*Passage shown*.
>>>>
The institute will mark the project's completion with a Dec. 8 ribbon-cutting. Van Andel will use the eight-story, 240,000-square-foot Phase II facility to house expanded research space for neurological disorders such as Parkinson's disease, Alzheimer's disease, ALS, and multiple sclerosis, in addition to chronic illnesses such as diabetes through an affiliation with the Translational Genomics Research Institute in Phoenix.

"We've done neurological disorders in the past in a very limited amount, but now we will now be able to expand on that program substantially," Joseph Gavan, a Van Andel spokesman, told GenomeWeb Daily News earlier today. "Our main focus has been cancer, and will continue to be, the lab centers of excellence around cancer and different cancer projects."

Gavan said Van Andel has also begun recruiting the staffers set to occupy Phase II. The institute will expand its current staff of 250 people — 200 in science positions, the rest administrative staffers — with an additional 550 staffers over several years, with recruiting for the first new jobs already in progress.

"We're not going to have to add that much administration, so the vast majority of the new jobs will be in the labs, in science-related roles," Gavan said.

About 800 people are expected to work at Van Andel. That number could include "somewhere between 25 and 40" principal investigators, up from the current 17, Gavan said.

"Our original estimates were 10 years, and I think given some of our recruiting successes, it would probably be closer to five years than 10 to fill it up," Gavan said. "Things have gone well. We've built good programs, and we've had a real stable group of PIs here for the last nine or 10 years."

By the time Phase II fills up, Van Andel expects its budget will increase with it, from about $22 million currently to $125 million.

The project was funded through $220 million in Michigan Strategic Fund adjustable rate demand limited obligation revenue and refunding revenue bonds issued last year. In May, Fitch Ratings lowered the rating on the bonds from AA/F1+ to A+/F1+, following a downgrade in the rating of the Bank of America, which provided an irrevocable letter of credit for the bonds.
<<<<
*Dataset content*.
>>>>
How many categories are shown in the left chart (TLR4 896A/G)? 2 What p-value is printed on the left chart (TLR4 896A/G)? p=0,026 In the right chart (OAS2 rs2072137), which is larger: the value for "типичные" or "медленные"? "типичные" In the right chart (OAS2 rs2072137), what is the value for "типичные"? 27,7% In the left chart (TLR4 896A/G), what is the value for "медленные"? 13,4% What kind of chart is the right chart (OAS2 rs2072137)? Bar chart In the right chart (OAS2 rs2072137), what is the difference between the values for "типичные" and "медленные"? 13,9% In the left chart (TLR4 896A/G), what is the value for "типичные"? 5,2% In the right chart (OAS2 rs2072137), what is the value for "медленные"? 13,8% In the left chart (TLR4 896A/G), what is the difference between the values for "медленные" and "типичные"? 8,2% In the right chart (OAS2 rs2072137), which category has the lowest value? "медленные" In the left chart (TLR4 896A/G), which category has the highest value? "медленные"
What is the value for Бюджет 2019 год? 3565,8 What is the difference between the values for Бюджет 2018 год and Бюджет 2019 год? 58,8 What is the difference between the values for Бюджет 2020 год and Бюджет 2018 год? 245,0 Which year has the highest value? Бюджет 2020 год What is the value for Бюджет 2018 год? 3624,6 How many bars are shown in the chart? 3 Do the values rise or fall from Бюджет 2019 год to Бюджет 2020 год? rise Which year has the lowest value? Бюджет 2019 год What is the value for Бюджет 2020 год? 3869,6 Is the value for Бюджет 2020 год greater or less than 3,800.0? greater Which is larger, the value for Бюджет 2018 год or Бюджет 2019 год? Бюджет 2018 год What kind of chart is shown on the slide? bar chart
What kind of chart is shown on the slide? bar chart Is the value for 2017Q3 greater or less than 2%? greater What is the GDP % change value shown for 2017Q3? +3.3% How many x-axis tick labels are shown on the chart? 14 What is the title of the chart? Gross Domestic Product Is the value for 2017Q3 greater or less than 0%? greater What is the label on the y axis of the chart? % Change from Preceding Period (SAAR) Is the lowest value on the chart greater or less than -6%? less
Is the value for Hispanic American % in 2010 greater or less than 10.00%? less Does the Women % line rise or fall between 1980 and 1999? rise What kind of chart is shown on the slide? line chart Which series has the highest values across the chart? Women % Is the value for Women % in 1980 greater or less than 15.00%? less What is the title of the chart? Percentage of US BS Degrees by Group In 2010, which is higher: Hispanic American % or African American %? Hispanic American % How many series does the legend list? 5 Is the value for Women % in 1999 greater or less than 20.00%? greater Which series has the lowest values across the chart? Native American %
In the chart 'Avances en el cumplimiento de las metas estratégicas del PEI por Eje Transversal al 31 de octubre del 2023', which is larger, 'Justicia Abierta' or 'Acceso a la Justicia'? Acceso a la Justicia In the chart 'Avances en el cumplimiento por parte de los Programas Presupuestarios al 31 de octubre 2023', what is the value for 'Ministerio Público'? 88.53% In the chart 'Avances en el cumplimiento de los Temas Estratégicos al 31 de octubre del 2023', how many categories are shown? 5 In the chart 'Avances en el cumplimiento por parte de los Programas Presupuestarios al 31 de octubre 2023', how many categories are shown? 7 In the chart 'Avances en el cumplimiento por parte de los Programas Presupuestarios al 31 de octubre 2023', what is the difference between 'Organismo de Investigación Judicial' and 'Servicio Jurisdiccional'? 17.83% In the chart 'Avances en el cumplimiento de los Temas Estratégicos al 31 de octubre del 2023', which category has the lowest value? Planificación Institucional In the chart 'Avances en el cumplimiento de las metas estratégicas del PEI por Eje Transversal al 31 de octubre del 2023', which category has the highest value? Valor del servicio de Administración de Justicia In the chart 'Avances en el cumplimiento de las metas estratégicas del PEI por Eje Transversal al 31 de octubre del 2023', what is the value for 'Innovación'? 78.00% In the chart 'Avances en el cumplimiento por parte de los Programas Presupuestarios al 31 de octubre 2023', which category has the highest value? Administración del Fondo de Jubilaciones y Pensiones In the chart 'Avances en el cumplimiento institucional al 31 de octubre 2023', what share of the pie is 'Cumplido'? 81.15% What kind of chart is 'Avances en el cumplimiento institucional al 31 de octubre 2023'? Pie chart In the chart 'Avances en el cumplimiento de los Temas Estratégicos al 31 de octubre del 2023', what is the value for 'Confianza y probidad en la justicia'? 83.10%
<<<<
*How to complete this task*. Can you write out the full passage on the Van Andel Institute's Phase II expansion, word for word, from start to finish?

*Exercise result*.
The institute will mark the project's completion with a Dec. 8 ribbon-cutting. Van Andel will use the eight-story, 240,000-square-foot Phase II facility to house expanded research space for neurological disorders such as Parkinson's disease, Alzheimer's disease, ALS, and multiple sclerosis, in addition to chronic illnesses such as diabetes through an affiliation with the Translational Genomics Research Institute in Phoenix.

"We've done neurological disorders in the past in a very limited amount, but now we will now be able to expand on that program substantially," Joseph Gavan, a Van Andel spokesman, told GenomeWeb Daily News earlier today. "Our main focus has been cancer, and will continue to be, the lab centers of excellence around cancer and different cancer projects."

Gavan said Van Andel has also begun recruiting the staffers set to occupy Phase II. The institute will expand its current staff of 250 people — 200 in science positions, the rest administrative staffers — with an additional 550 staffers over several years, with recruiting for the first new jobs already in progress.

"We're not going to have to add that much administration, so the vast majority of the new jobs will be in the labs, in science-related roles," Gavan said.

About 800 people are expected to work at Van Andel. That number could include "somewhere between 25 and 40" principal investigators, up from the current 17, Gavan said.

"Our original estimates were 10 years, and I think given some of our recruiting successes, it would probably be closer to five years than 10 to fill it up," Gavan said. "Things have gone well. We've built good programs, and we've had a real stable group of PIs here for the last nine or 10 years."

By the time Phase II fills up, Van Andel expects its budget will increase with it, from about $22 million currently to $125 million.

The project was funded through $220 million in Michigan Strategic Fund adjustable rate demand limited obligation revenue and refunding revenue bonds issued last year. In May, Fitch Ratings lowered the rating on the bonds from AA/F1+ to A+/F1+, following a downgrade in the rating of the Bank of America, which provided an irrevocable letter of credit for the bonds.